Love in the Loire Read online

Page 19

The women . . . my mother, Nina, Edwina . . . were all very attractive women but none of them a type to be supported by or pampered by men. They were beautiful in their own very individual ways, but to a large part because of the thought and care they had given to their clothing, their appearance, their . . . what can you call it . . . their manner? Their inner beings had created their outer being, and they had chosen beautiful men for their lovers.

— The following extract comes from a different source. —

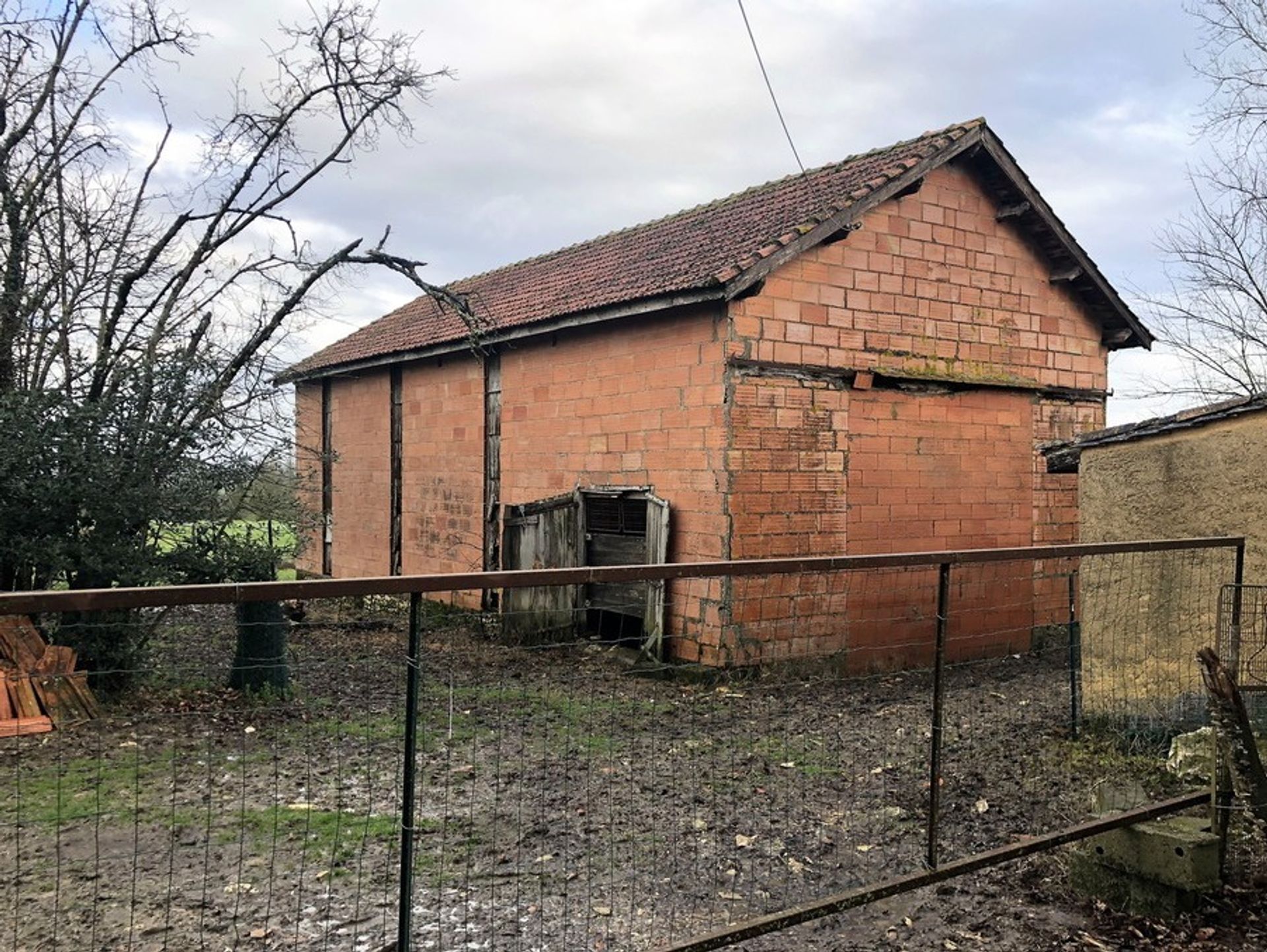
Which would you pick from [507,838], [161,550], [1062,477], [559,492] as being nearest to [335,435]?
[559,492]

  The men . . . Graham, Glenn Elliott, Steve . . . were truly beautiful. Beautiful as nature rolled them out. Of course they take care of their bodies and their skin, but they make no attempt to dress in a fashionable way or to be especially witty or entertaining, although they frequently are. They are simply there. And these are the kind of men these women have selected, because surely it is the women who have selected the men. The men have waited for someone to come for them.

  And is my relationship with men more similar to the women in these situations? I think so. People admire my appearance, but I can never be vain about it because it is very much an expression of me, and I don’t think words like “beautiful” and “ugly” apply to the manifestation of personality. Perhaps I am beautiful, but I do not perceive it in that way, and it is my perception of it that counts. That can be the only reality for me.

  So why didn’t these women select men who were successful in business, or medicine, or politics? Men who sought power? Men who were similar in personality or goals? Although one has to admit that men like Malcolm Forbes or Rupert Murdoch are not exactly sexual turn-ons. I had to ask my mother.

  Which I did as we walked back to the hotel, through the small winding streets of Cornichons. Edwina walked ahead with Glenn Elliott and Steve on either side of her. I could see there was a certain amount of electricity between Glenn and Steve but also knew it would come to nothing. But it made me wonder if Glenn Elliott was still fooling around on the side or not. Dangerous to do with AIDS and all. If he gave my mother AIDS, I would kill him.

  “Mom, I was looking at all of us sitting around the table at dinner having such a good time and I wondered why women like you and Nina and Edwina, before she became a lesbian, chose handsome men who very much need you. Rather than some great tycoon of business,” I said.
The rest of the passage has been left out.